-- start of DATA SHOWN --

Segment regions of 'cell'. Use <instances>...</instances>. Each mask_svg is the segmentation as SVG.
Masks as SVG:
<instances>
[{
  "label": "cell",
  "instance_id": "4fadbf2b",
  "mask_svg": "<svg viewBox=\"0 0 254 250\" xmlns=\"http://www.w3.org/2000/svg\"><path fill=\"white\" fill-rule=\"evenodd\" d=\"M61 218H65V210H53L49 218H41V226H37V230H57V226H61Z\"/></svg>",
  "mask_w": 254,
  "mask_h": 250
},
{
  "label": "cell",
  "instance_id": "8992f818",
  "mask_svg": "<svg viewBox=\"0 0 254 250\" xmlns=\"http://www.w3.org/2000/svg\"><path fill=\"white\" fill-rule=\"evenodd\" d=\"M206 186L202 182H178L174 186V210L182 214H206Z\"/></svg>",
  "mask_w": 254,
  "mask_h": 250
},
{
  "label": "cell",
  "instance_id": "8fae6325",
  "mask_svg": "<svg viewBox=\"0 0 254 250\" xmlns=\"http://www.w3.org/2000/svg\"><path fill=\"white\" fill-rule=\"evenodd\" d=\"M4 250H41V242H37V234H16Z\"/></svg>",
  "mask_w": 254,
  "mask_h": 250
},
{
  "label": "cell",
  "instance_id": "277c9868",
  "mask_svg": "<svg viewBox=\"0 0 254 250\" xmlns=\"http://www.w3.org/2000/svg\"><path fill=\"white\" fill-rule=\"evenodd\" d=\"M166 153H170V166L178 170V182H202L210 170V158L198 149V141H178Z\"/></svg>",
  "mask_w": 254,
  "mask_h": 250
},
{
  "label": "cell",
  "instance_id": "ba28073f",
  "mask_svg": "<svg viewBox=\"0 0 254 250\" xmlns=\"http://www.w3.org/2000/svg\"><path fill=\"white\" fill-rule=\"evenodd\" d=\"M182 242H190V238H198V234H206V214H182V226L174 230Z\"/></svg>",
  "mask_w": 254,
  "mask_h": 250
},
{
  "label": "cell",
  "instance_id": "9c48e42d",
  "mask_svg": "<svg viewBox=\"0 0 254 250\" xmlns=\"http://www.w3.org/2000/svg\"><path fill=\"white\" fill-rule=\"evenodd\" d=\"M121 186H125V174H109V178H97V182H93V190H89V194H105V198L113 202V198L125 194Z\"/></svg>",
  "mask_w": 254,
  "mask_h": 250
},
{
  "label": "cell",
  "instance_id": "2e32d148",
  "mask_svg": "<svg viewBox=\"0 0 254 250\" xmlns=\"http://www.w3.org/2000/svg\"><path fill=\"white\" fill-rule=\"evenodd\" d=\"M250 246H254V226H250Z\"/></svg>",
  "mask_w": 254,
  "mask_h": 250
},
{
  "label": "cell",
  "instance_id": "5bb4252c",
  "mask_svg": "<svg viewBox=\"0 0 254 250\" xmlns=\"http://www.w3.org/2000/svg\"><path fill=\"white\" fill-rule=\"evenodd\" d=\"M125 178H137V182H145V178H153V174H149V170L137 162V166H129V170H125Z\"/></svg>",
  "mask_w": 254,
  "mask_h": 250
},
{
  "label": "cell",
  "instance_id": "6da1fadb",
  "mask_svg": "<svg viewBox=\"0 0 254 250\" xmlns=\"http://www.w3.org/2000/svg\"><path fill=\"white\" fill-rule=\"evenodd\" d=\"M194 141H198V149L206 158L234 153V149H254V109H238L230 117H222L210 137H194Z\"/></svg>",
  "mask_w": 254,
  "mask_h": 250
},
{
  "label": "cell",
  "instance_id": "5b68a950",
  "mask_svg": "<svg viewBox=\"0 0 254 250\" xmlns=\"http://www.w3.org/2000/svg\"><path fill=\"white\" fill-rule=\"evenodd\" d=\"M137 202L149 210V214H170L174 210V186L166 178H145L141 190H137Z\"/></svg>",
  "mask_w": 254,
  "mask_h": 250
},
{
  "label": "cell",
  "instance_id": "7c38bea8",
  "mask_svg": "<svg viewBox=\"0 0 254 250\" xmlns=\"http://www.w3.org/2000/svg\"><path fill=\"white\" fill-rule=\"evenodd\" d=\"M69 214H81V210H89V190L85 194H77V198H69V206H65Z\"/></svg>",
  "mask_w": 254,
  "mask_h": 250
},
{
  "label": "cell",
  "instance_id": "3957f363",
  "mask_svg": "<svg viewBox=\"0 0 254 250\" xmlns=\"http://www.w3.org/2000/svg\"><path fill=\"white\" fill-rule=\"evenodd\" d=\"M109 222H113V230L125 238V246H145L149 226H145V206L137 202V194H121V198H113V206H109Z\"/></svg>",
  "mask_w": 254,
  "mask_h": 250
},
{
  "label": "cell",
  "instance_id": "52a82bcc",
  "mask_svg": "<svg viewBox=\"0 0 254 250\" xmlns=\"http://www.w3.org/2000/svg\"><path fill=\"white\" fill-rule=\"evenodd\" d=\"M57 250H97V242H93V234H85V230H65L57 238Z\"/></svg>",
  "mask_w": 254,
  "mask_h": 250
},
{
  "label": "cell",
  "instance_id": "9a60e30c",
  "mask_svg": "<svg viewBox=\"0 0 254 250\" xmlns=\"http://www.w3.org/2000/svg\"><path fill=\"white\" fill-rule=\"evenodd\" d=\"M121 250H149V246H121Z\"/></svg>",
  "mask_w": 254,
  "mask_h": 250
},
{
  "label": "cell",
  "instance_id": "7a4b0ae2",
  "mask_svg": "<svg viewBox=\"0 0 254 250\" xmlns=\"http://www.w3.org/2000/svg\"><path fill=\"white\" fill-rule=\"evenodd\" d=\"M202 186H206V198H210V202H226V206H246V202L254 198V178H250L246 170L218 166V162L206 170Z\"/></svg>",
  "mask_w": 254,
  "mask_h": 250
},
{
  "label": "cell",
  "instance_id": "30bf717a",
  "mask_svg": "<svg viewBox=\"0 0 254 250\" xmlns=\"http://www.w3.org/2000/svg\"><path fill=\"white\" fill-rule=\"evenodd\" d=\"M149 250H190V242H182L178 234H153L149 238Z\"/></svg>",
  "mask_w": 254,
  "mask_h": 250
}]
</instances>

-- end of DATA SHOWN --

◆ GIVEN INSTRUCTION ◆
Find each line in the items above that contains the string "instances", and copy every such line in full.

◆ WRITTEN RESPONSE ◆
Segment regions of 'cell'. Use <instances>...</instances>. Each mask_svg is the segmentation as SVG.
<instances>
</instances>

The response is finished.